What is being asked:
Find every line in the records below that contains the word "distance" and copy each of those lines.

====== Dataset entries ======

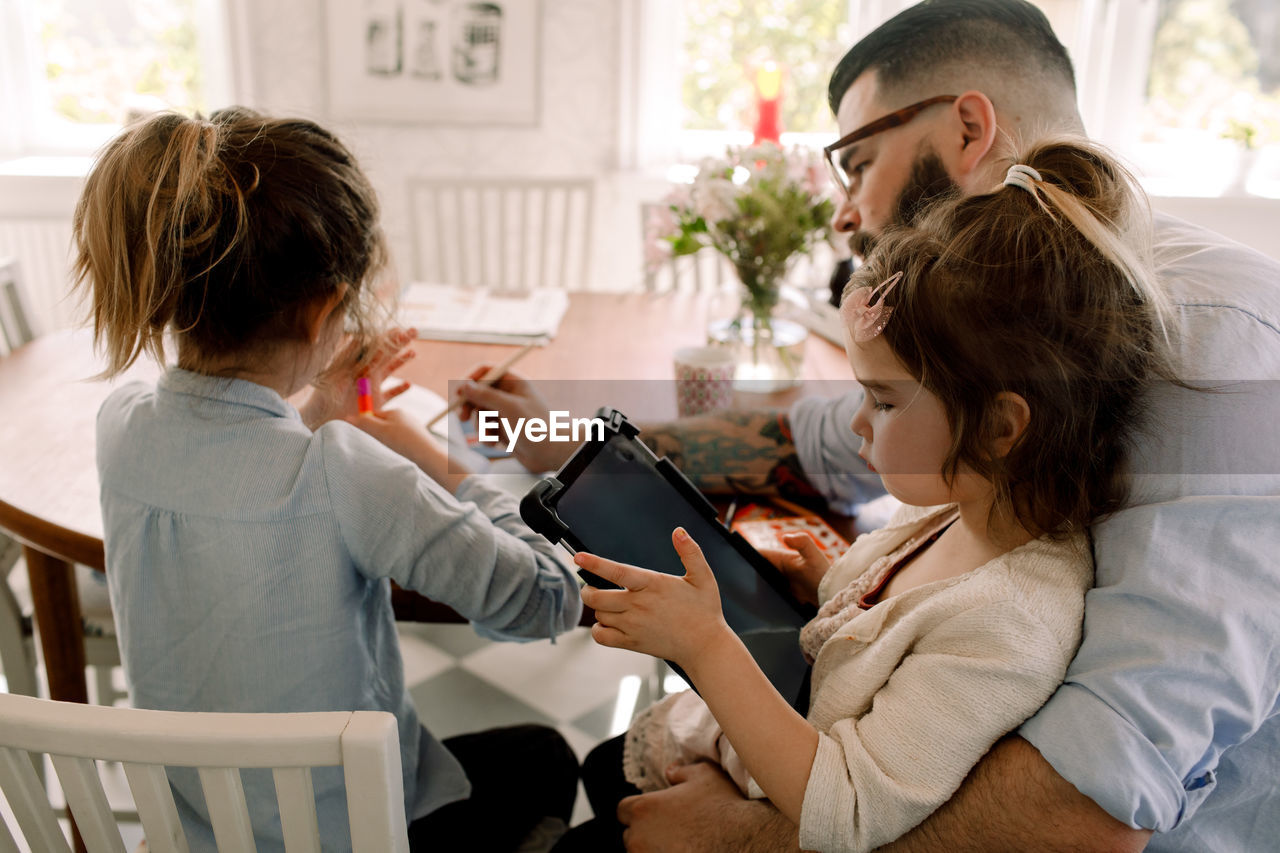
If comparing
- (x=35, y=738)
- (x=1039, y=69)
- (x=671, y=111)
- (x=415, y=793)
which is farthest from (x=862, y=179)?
(x=671, y=111)

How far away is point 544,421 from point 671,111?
2.35m

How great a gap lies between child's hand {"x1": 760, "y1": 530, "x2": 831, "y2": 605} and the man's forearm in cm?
35

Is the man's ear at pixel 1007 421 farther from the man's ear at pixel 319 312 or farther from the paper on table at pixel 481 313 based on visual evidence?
the paper on table at pixel 481 313

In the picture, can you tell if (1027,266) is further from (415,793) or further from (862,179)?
(415,793)

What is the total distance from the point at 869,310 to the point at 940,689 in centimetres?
30

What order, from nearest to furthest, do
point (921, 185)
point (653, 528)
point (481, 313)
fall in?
point (653, 528)
point (921, 185)
point (481, 313)

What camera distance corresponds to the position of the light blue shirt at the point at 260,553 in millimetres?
818

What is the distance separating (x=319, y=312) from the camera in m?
0.90

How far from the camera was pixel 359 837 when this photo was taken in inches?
23.8

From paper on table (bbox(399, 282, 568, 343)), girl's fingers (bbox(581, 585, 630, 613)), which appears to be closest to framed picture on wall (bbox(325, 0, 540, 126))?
paper on table (bbox(399, 282, 568, 343))

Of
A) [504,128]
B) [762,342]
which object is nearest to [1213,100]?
[504,128]

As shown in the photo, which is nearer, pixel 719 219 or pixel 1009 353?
pixel 1009 353

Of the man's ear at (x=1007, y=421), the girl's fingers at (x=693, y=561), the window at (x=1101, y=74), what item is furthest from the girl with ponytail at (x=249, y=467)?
the window at (x=1101, y=74)

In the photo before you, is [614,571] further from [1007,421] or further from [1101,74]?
[1101,74]
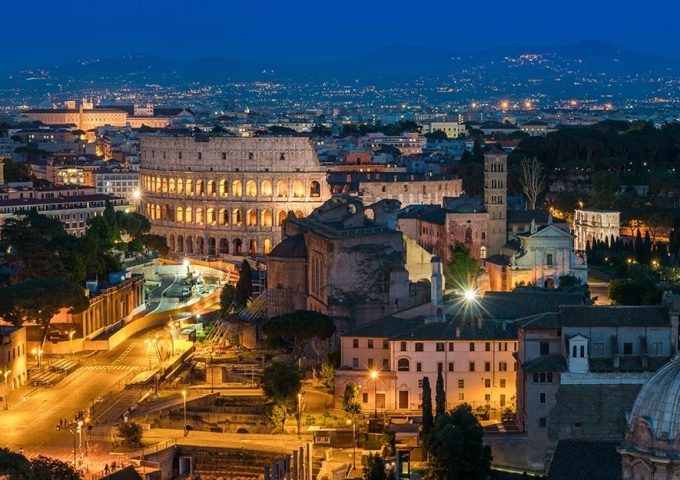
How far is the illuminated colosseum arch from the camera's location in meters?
84.7

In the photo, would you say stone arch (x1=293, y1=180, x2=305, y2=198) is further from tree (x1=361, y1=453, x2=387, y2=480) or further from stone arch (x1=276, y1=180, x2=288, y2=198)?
tree (x1=361, y1=453, x2=387, y2=480)

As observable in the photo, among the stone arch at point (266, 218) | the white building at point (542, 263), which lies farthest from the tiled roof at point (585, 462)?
the stone arch at point (266, 218)

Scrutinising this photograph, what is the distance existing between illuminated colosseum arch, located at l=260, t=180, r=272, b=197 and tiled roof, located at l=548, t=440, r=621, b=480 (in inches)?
2101

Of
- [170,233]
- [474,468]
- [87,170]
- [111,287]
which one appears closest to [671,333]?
[474,468]

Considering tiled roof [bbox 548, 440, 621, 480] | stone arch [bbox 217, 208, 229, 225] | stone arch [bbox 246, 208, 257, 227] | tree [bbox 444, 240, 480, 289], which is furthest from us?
stone arch [bbox 217, 208, 229, 225]

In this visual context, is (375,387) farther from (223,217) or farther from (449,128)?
(449,128)

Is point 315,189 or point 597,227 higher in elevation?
point 315,189

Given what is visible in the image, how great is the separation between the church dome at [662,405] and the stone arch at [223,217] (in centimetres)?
6449

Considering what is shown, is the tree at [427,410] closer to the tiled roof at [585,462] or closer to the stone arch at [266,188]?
the tiled roof at [585,462]

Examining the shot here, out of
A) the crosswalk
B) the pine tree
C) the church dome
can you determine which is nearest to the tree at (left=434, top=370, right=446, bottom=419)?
the pine tree

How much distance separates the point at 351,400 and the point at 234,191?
47.8 m

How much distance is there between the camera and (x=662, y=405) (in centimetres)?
2155

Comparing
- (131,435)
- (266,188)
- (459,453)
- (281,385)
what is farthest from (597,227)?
(459,453)

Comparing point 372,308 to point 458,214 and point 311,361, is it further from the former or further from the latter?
point 458,214
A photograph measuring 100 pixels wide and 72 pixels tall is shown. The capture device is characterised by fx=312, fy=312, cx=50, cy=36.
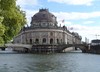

======

Solution to the exercise:
What is the total distance from the point at 869,310 to the point at 940,689 in centimetres?
What camera distance corresponds to the position of the light blue shirt at the point at 260,553 in millimetres?
What is the distance separating (x=319, y=312) from the camera in m?
Scrutinising this photograph, what is the distance existing between illuminated colosseum arch, located at l=260, t=180, r=272, b=197 and tiled roof, located at l=548, t=440, r=621, b=480 (in inches)?
How much distance separates the point at 351,400 and the point at 234,191?
How much distance is there between the camera and (x=662, y=405) (in centimetres)?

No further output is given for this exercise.